Masks or reticles are used in the field of semiconductor fabrication in order to form a pattern of structure elements in a photosensitive resist by means of lithographic projection onto a semiconductor wafer coated with the photosensitive resist. The choice of the lateral extent of the structure elements to be formed on the semiconductor wafer is restricted due to a predetermined lower resolution limit predetermined for a particular projection system. The resolution limit depends on factors such as the exposure wavelength, the aperture size of the lens system, or, for example, on the type of illumination source of the projection system.

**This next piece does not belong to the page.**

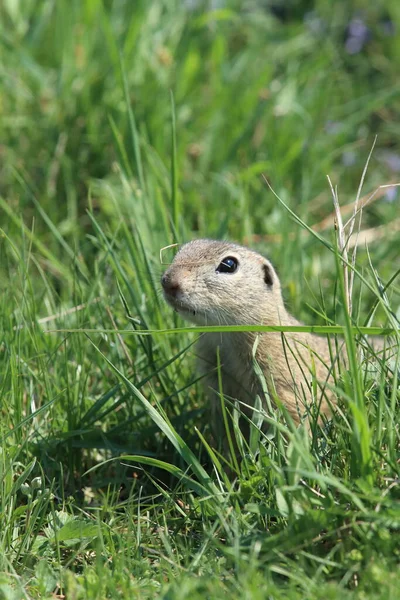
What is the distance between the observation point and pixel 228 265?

However, the resolution limit of a projection system can also be reduced by the use of modern lithographic techniques in the case of the masks used for exposure. Besides optical proximity correction (OPC) and/or the use of sublithographic structure elements in the vicinity of structure elements to be imaged, this primarily relates to the field of phase masks, which are also called phase shift masks.

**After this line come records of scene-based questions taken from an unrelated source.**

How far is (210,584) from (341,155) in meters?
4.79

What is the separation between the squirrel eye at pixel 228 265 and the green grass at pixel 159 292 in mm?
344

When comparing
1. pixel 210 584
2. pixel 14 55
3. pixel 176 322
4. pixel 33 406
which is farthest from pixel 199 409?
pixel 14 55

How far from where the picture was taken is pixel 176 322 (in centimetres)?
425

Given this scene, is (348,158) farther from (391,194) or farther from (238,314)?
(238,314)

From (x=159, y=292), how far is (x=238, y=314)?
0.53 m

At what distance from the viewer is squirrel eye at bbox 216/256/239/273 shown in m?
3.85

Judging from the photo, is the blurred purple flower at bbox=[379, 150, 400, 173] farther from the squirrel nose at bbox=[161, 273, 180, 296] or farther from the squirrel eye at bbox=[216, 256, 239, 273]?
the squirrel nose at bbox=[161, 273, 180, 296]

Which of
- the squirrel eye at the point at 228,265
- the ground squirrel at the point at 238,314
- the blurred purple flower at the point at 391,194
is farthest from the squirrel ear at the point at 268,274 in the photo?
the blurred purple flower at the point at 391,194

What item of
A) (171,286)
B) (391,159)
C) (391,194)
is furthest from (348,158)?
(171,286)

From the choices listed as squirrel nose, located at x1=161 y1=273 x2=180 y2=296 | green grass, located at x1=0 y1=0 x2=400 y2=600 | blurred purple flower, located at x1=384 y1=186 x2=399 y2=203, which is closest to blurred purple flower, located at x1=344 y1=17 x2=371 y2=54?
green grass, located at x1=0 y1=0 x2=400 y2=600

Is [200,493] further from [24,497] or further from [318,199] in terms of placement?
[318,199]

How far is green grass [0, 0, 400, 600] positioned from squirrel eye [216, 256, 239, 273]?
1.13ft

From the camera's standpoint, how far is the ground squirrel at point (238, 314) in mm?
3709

One particular type is the so-called attenuated phase shift mask. The structure elements formed on conventional chromium masks as opaque layers on a transparent carrier substrate are embodied in semitransparent and phase-shifting fashion in the case of the attenuated masks. The term “semitransparent” is somewhat misleading since the degree of transmission, i.e., that proportion of the incident light which can penetrate through the semitransparent layer and reach the transparent carrier substrate, usually amounts to between only 3% and 8% of the intensity of the incident light beam. This intensity does not suffice to expose through the photosensitive resist at the corresponding position on the semiconductor wafer. On the other hand, the light beam that is subjected to a phase deviation of typically 180° and is attenuated on account of the low degree of transmission brings about an increased contrast enhancement compared with conventional chromium structure elements at the edges of transparent and semitransparent partial regions. In the case of attenuated phase shift masks, therefore, semitransparent structure elements can be imaged with high dimensional accuracy on a semiconductor wafer.

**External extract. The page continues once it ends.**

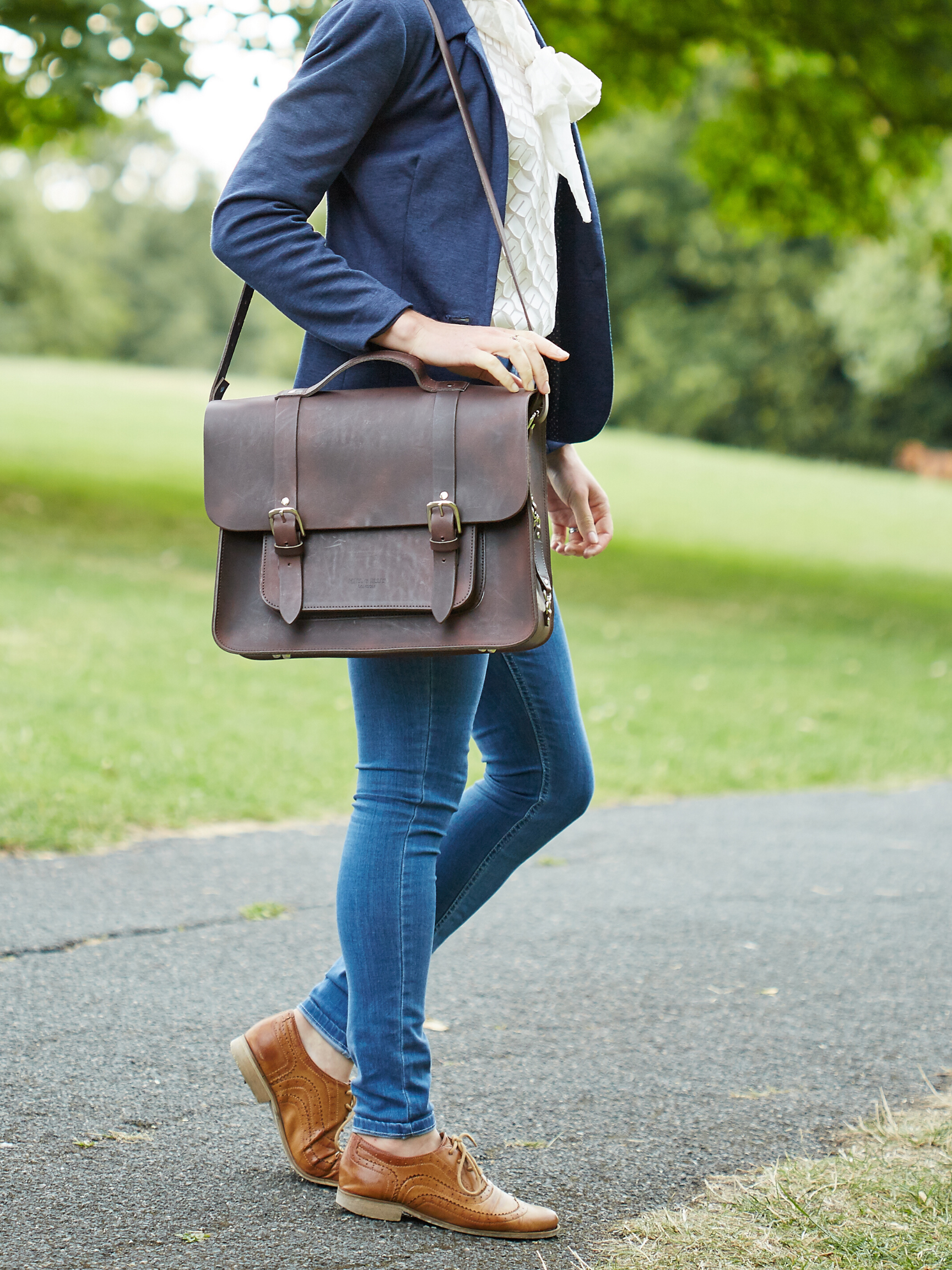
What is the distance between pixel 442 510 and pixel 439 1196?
1073 mm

However, one particular problem, in the case of attenuated phase shift masks, is that the contrast-enhancing effect for dense regions of structure elements differs from that of isolated structure elements. In general, it is therefore attempted to simulate, with the aid of sublithographic structures, the presence of high densities in the vicinity of isolated structure elements. However, this gives rise to the problem of a disadvantageous increase in the expenditure on costs for the design and for the production of the mask on account of the very small writing grids for the laser or electron beam.